308 :VIPにかわりましてNIPPERがお送りします :2011/07/30(土) 10:20:13.91 ID:7TY25Q1bo
 昼食を食べ終えてから教室に戻ると、茶髪に声をかけられた。
「ネタバラシされたんだって?」
 何の話か、と考えて、すぐに思い当たる。
 幼馴染のことだ。
「茶髪、知ってたの?」
 まぁね、と彼女は頷いた。
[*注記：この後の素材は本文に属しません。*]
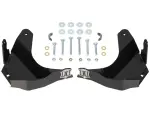 56107 - : 16-23 TACOMA SKID PLATE KIT for ICON Vehicle Dynamics Image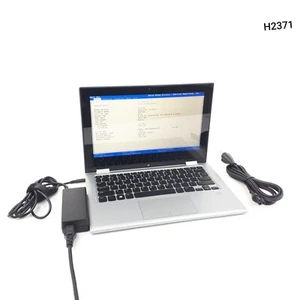 Dell Inspiron 11-3157 13"Celeron N3050 8GB ram 80GB SSD No OS Boot To BIOS H2371 - Picture 1 of 12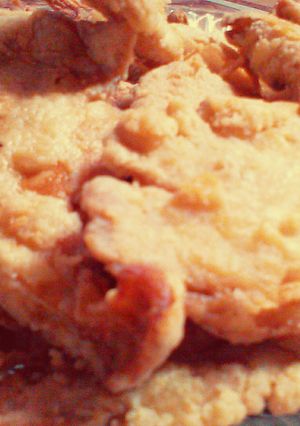 Foto resep JAMUR CRISPY RENYAH MEREKAH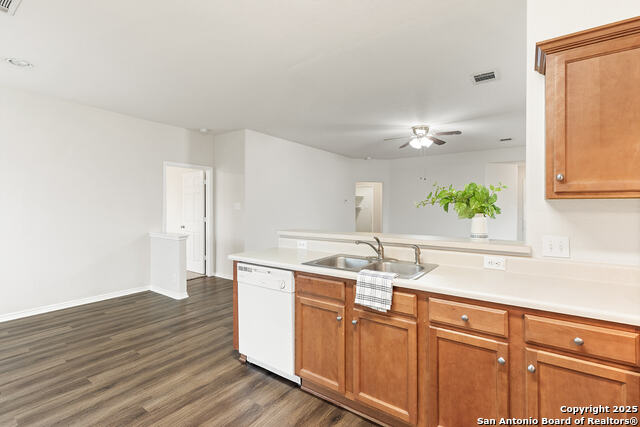 Image 7 of 25 For 317 Longhorn Way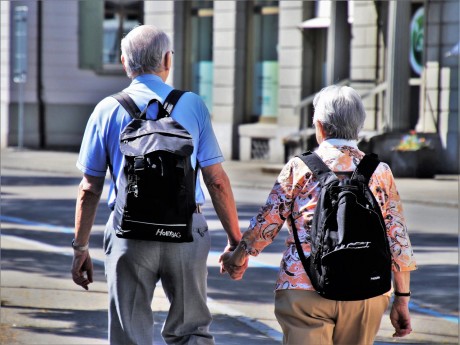 Są pieniądze na wsparcie seniorów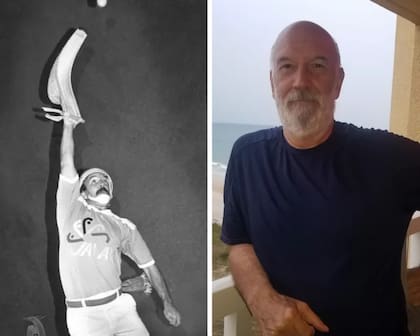Salazar, otro histórico del jai alai, vivió los años dorados de este deporte en Miami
幼馴染の言葉を思い出す。
 
 ーー友達に、一度、相談したの。
 こいつか。
「まぁ、元気が出たようで何よりだな、チェリー」
「いやまぁ」
 あまりそのあたりには触れてほしくない。反応に困るから。
 茶髪との話を終えて自分の席に戻る。授業の再開を待っていると、教室の入り口で誰かに呼び出された。
 メデューサがそこにはいた。
 彼女は俺を見て、一瞬だけ顔を強張らせた。
 一瞬だけ警戒しかけたが、先輩が大丈夫と言っていたのを思い出す。実際、彼女は何もしてこなかった。
 メデューサは気まずそうに俺から目を逸らす。ちょっとどきどきする。
「……あの」
「はい」
「……ごめんなさい」
 謝られた。
 なぜだか後ろめたい気分になる。